Pierre Mauch ouvre un classeur, d’où jaillit aussitôt une ribambelle de petits personnages et animaux, tantôt face à face, tantôt dos à dos. «Ils sont toujours symétriques. Car je plie d’abord le papier, puis je le découpe aux ciseaux. Dans tout ce que je fais, je n’utilise que cet instrument.» Et ses coups de ciseaux n’ont rien à envier à ceux d’un «cutter»: les doigts, les mèches de cheveux, les lacets des souliers même apparaissent avec une précision remarquable. A côté des personnages et des animaux, on trouve aussi des décorations non représentatives, des motifs finement ciselés qui se répètent au gré des pliages successifs. Tout cela tient le plus souvent sur un format de carte postale. «C’est une tradition du Pays d’Enhaut, tant du côté vaudois que bernois. Mais on trouve aussi cette technique dans d’autres pays, au Danemark, en Pologne et même en Chine. Ce que je fais n’est pas vraiment "folklorique"; je représente surtout des scènes de la vie courante, des personnages que j’ai aperçus sur un quai de gare par exemple.
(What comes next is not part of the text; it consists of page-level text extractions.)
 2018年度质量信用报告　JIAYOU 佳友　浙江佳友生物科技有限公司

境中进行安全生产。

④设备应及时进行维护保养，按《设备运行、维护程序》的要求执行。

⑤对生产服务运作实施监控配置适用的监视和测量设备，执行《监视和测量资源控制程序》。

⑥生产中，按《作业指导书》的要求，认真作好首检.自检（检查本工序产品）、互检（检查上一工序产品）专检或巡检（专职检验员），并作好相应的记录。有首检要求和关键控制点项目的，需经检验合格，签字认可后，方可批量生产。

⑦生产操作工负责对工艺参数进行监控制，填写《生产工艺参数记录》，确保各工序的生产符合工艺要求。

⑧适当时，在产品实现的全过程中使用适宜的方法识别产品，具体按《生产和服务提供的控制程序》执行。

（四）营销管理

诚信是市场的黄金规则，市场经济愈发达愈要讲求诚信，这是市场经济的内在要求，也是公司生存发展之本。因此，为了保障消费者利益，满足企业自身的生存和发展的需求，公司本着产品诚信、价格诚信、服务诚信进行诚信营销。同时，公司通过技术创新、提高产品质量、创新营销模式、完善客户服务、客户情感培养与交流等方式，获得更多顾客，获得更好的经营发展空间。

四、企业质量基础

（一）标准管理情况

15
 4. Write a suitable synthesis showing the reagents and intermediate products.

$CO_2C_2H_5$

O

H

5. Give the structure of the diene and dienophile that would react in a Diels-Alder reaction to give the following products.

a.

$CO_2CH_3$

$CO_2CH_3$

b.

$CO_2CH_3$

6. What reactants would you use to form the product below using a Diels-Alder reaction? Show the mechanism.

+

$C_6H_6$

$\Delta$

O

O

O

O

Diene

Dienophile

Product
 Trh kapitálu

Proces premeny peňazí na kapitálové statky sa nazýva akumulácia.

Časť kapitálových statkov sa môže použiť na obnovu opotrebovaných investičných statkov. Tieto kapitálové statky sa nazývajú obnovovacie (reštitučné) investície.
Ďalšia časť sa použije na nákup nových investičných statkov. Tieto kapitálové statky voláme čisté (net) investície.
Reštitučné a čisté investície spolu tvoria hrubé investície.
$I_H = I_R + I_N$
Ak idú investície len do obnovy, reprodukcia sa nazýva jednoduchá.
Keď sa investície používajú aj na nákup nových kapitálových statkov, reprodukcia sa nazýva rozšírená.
Ensuite, je laisse courir mon imagination; je ne fais pas toujours d’esquisses préalables au crayon, cela me permet de découper selon mon inspiration.»

Personnages à plusieurs facettes

Loisirs et travail sont pour Pierre Mauch deux facettes d’une même passion pour le dessin et pour les formes. Le découpage en est l’aspect imaginatif et amusant, tandis que son travail représente le côté technique: depuis 1981, son poste d’architecte à la section des bâtiments l’amène à s’occuper surtout d’aménagements intérieurs, particulièrement pour des buffets ou des restaurants du personnel. Il travaille actuellement à la rénovation de la gare de Thoune. Le découpage, il l’a appris à l’école enfantine; c’était un amusement comme un autre. Aujourd’hui marié et père de deux filles, il découpe avec plus d’enthousiasme que jamais. Il faut savoir qu’une heure suffit déjà pour réaliser un découpage assez simple: c’est dire si ses créations se multiplient et s’accumulent. Heureusement, toutes ne finissent pas au fond d’un classeur. Outre le concours qui lui a valu sa médaille, Pierre Mauch a participé à d’autres expositions en Suisse – à Bulle et à Winterthour notamment – en compagnie d’autres artistes du découpage.

Bonne renommée

Plus sympathique encore, il découpe pour ses amis: «J’ai ici la copie d’un tableau que j’ai offert à mes voisins. J’y ai représenté toute leur famille, le papa, la maman, et les enfants; et comme ils sont norvégiens, je me suis amusé à leur faire des têtes de trolles, ces personnages de la mythologie nordique.» Pierre Mauch découpe aussi pour de grandes occasions: lors de mariages ou de baptêmes, il réalise des cartes qui sont ensuite imprimées. Le bouche-à-oreille fonctionne, et ses amis et les amis de ses amis viennent lui en redemander. Une entreprise de Suisse alémanique lui a même récemment commandé des motifs de décoration pour des cravates.

Pierre Mauch fait aussi un peu de xylogravure, de peinture sur tissus et de photo. Mais c’est certainement le découpage qui lui tient le plus à cœur. Matière première et outils sont les plus simples qui soient: tout l’art réside dans l’imagination et l’habileté!